To do >> Look below for the line that contains "W(BACK MONITOR) &" and the line that contains "Avocado Oil", then restate both of them and every line in between, exactly. No picture goes in the copy.

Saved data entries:
..............................
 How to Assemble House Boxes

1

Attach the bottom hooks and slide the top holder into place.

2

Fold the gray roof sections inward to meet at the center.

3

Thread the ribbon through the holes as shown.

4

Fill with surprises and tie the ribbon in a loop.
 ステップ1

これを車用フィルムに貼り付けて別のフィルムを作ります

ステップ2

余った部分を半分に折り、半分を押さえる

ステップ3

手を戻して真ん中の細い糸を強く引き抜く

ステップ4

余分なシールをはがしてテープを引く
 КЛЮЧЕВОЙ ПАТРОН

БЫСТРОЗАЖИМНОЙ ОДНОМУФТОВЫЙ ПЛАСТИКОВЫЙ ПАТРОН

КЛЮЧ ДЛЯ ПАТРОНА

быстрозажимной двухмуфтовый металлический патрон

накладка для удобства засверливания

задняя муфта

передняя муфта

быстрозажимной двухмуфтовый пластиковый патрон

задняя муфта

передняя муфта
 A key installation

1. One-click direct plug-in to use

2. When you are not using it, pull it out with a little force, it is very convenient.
..............................
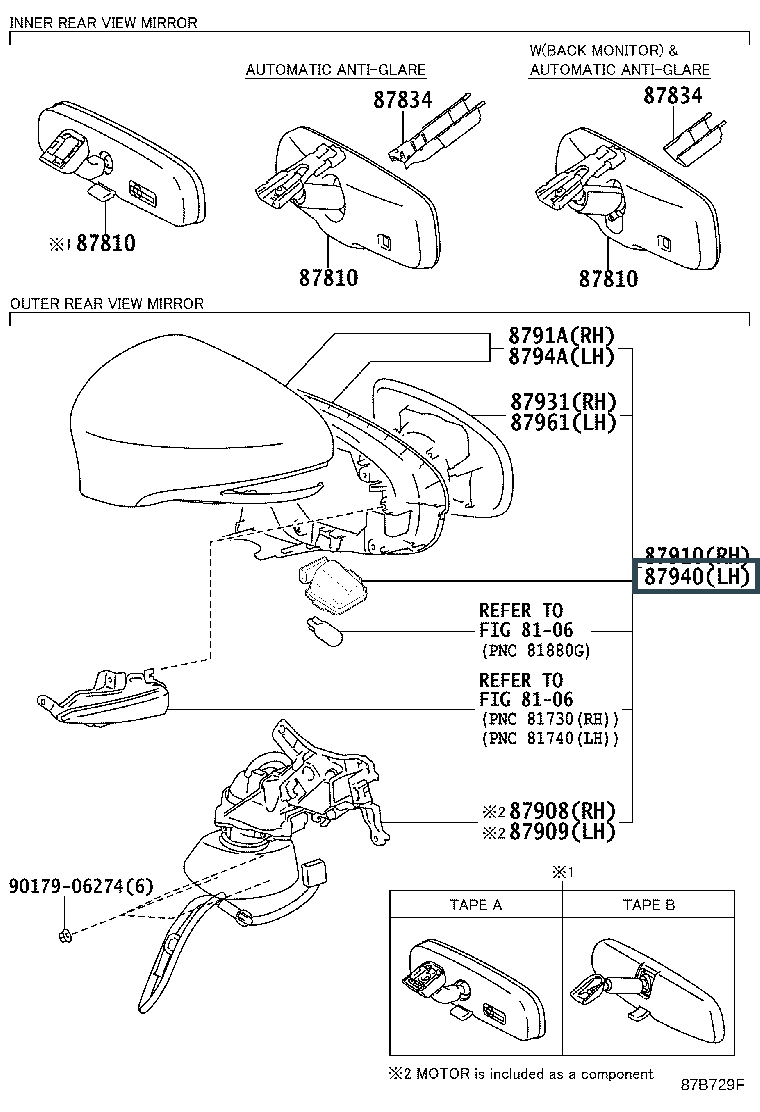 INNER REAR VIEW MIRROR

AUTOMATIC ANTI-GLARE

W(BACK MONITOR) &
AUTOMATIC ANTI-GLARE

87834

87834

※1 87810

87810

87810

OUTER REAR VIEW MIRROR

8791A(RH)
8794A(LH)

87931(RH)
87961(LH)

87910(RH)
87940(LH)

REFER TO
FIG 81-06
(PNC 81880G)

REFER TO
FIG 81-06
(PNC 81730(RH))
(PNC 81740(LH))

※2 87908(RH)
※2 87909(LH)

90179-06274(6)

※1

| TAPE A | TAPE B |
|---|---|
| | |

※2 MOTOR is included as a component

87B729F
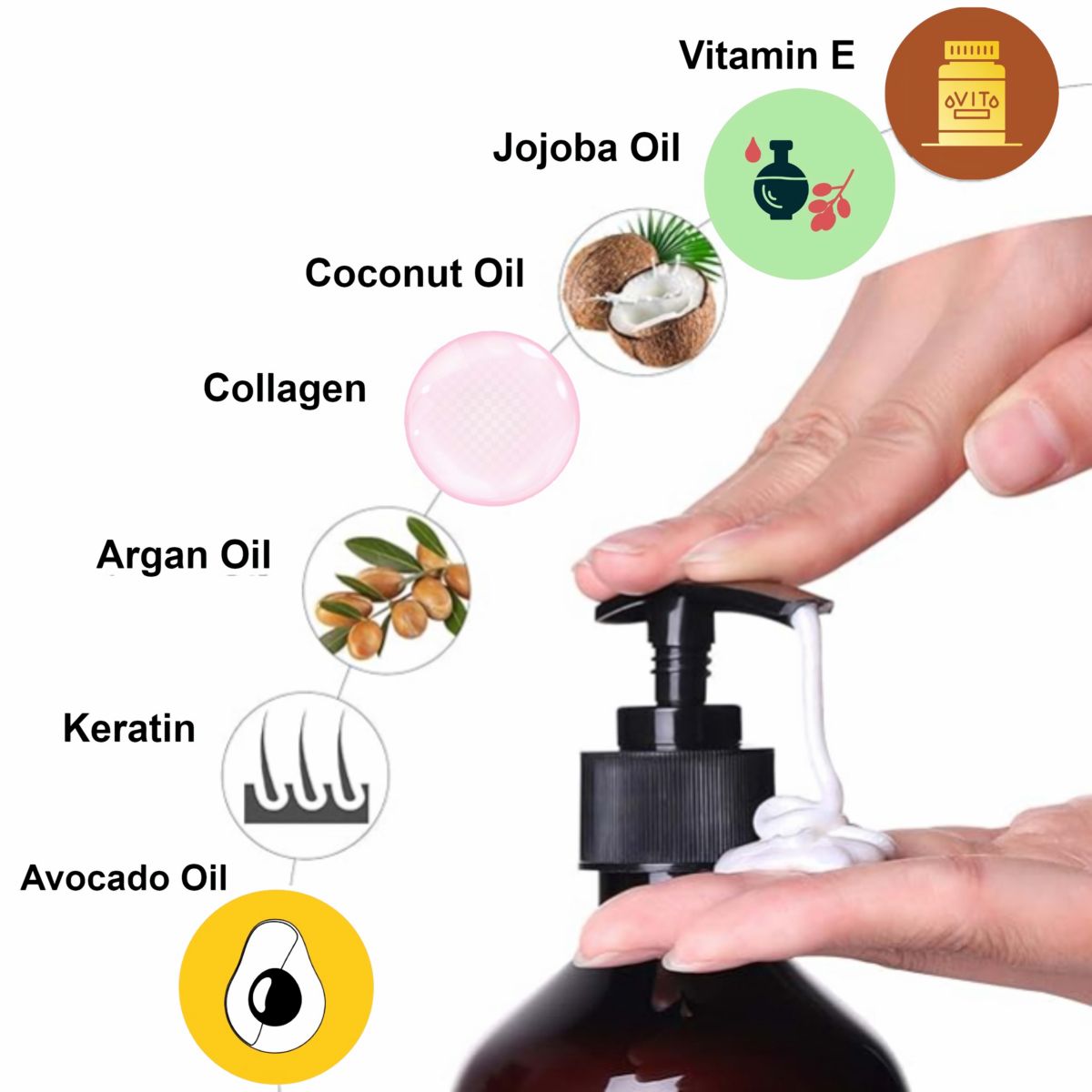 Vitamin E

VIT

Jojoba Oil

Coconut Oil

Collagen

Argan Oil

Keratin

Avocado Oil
..............................
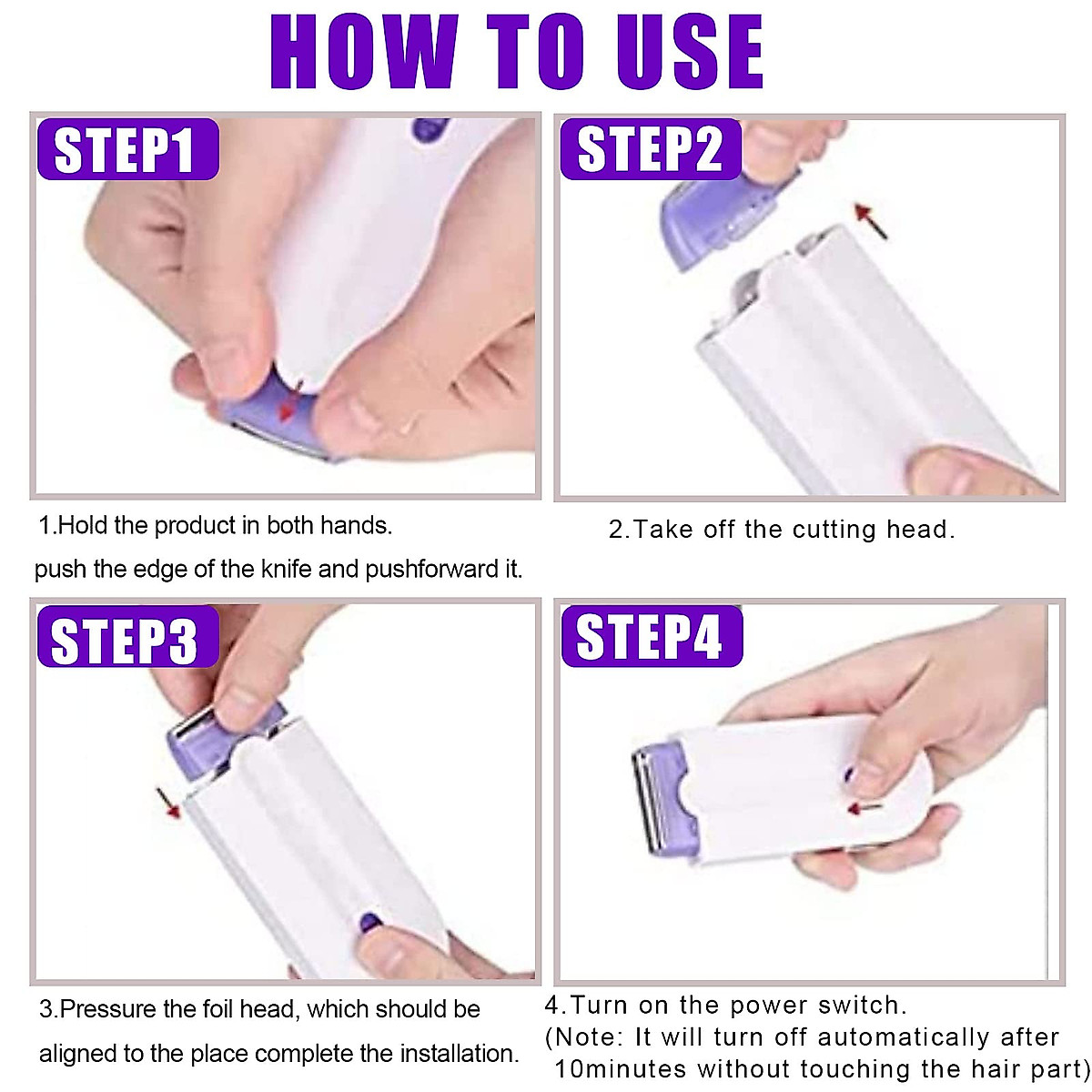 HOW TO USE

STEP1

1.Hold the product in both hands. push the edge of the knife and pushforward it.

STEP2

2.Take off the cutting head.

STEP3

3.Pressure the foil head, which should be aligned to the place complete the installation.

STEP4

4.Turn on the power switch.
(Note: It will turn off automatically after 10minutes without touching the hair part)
..............................
Solution to this task >>
W(BACK MONITOR) &
AUTOMATIC ANTI-GLARE

87834

87834

※1 87810

87810

87810

OUTER REAR VIEW MIRROR

8791A(RH)
8794A(LH)

87931(RH)
87961(LH)

87910(RH)
87940(LH)

REFER TO
FIG 81-06
(PNC 81880G)

REFER TO
FIG 81-06
(PNC 81730(RH))
(PNC 81740(LH))

※2 87908(RH)
※2 87909(LH)

90179-06274(6)

※1

| TAPE A | TAPE B |
|---|---|
| | |

※2 MOTOR is included as a component

87B729F
 Vitamin E

VIT

Jojoba Oil

Coconut Oil

Collagen

Argan Oil

Keratin

Avocado Oil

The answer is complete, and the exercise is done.